start TEXT EXTRACT
W. D. Edmonds, Reviewer, Sees Humor in Publication Nevertheless--Cover and Inside Are Both Good

NO WRITER ATTRIBUTED

The following review of the current number of the Lampoon was written for the Crimson by W. D. Edmonds '26, former president of the Advocate.

For its final number, the outgoing board of the Lampoon has produced nothing startling: but that is as it should be. As soon as the Lampoon startles anybody, it is certain to find itself in trouble. A humorist should never startle his public. Whenever that happens everyone (often including the humorist) get very angry without quite knowing why. It is only when the dust of recrimination has subsided that some people (sometimes including the humorist) discover the cause of their anger. The humorist has managed to be funny.

In an editorial the outgoing board make the following remarks:

"Having started our year with so progressive a platform as this (one involving humor, reviewer's note), we are humiliated to end it with the following confession. So far from having taught anything, we seem to have spent all our time learning things. (Reviewer questions this.) All sorts of things, such as that perhaps Prexy knows more than we do about the business of being Prexy, that the reading period is just as well off, maybe better with reading assignments, and that Radcliffe girls like to look that way. Further that a large majority of College Comic editors eventually commit suicide (an exaggeration, note by reviewer) to evade reading proof (grant the evasion N. B. R.), and that a predominance of tight wad stories took their inspiration not from Scotchmen, but from College Comic Treasurers. (The good dog hunts ....? N. B. R.) (Editor of the Crimson please pardon four dots. Tact compels me. You may cut it to three, but no less. W. D. E.)
end TEXT EXTRACT
start RAW RECORDS
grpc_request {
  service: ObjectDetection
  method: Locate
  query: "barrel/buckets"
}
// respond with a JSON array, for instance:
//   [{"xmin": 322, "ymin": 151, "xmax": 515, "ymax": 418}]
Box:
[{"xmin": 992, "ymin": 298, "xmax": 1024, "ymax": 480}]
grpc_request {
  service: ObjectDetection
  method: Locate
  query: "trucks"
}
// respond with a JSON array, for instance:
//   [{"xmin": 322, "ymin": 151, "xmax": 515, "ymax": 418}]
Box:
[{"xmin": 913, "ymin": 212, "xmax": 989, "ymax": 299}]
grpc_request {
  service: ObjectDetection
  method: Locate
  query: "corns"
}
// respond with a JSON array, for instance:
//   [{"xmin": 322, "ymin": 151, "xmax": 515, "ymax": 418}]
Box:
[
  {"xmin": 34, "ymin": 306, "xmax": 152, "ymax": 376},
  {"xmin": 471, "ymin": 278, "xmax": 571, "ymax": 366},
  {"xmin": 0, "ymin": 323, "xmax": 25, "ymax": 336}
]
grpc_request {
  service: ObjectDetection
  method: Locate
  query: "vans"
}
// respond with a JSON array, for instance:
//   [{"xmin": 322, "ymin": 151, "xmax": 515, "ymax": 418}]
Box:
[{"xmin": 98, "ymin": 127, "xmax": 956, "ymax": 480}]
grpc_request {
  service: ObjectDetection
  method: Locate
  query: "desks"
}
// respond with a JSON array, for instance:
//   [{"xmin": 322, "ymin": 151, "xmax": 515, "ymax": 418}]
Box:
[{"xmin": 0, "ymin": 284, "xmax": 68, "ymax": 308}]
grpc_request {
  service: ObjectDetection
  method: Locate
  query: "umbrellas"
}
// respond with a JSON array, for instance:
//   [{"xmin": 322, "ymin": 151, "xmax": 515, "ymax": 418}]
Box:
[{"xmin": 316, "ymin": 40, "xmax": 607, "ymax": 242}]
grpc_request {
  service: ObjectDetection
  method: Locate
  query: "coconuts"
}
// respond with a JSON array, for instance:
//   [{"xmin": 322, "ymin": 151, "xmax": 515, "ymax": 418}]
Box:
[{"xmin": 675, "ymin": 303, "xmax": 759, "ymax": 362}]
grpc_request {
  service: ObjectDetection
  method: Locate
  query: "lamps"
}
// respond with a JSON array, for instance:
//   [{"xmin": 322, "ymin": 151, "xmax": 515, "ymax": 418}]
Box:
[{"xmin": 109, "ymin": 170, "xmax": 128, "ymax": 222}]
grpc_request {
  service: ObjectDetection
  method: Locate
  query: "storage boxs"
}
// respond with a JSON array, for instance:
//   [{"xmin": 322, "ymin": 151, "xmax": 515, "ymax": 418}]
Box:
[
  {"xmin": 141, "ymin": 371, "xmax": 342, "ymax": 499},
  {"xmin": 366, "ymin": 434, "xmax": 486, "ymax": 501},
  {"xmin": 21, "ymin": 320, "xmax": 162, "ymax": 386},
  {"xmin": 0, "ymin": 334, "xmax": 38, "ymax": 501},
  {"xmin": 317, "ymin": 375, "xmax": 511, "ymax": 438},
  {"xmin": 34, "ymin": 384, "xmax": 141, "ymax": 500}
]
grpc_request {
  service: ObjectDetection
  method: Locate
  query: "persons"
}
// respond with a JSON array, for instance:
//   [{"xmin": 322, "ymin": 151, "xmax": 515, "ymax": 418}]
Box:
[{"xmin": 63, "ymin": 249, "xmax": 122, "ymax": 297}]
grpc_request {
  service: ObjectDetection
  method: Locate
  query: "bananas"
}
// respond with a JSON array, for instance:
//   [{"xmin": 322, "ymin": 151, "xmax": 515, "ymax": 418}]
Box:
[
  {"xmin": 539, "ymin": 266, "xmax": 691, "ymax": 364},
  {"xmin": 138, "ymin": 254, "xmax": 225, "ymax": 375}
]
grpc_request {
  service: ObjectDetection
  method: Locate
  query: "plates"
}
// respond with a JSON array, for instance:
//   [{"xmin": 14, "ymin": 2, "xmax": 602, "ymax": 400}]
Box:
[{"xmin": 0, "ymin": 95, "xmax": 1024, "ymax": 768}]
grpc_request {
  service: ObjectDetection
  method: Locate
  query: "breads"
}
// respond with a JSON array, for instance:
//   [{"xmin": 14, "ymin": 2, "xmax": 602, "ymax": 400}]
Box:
end RAW RECORDS
WHAT YOU NEED TO DO:
a. Can you copy the Lampoon review word for word, from "For its final" to "to be funny."?
b. How might the review of the Lampoon's final number go on? Write its continuation from the point where the review stops.

RESPONSES TO THE TASKS:
a.
For its final number, the outgoing board of the Lampoon has produced nothing startling: but that is as it should be. As soon as the Lampoon startles anybody, it is certain to find itself in trouble. A humorist should never startle his public. Whenever that happens everyone (often including the humorist) get very angry without quite knowing why. It is only when the dust of recrimination has subsided that some people (sometimes including the humorist) discover the cause of their anger. The humorist has managed to be funny.

b.
"Lastly, it is getting increasingly hard to overlook one more truth. That is the net results of our regime are not all that might have been forecast from the precocious aptitude with which we detect the shortcomings of our predecessors. In other words we find we aren't so darned funny as we originally considered ourselves to be ...."

The editorial goes on to wish a left-handed success to the successors; but that is not the point. In their nostalgia, the retiring editors are unaware of the essential humour of their remarks. They have found the Jester to be a sorry creature; but they forget that a sorry creature; conscious of his sorriness is pretty amusing to watch. Without their knowing it he has been sorry all along and I for one, have been amused by him. His imaginary figure fitting over the incubus of the proposed chapel or the Yale-Harvard scoreboard is as actual as any greybeard or official waistcoat in the yard. He is a loveable, tragic figure, walking hither and yon, like the inevitable canine, on the heels of a great idea. That his idea may fail to take tangible form bears little weight; for in the unending pursuit, he has produced some very pleasant by-play.

Now, conscious of his defects, he produces a pansy from his shirt-bosom to lay it tenderly on his annual bier--and behold it is an excellent flower!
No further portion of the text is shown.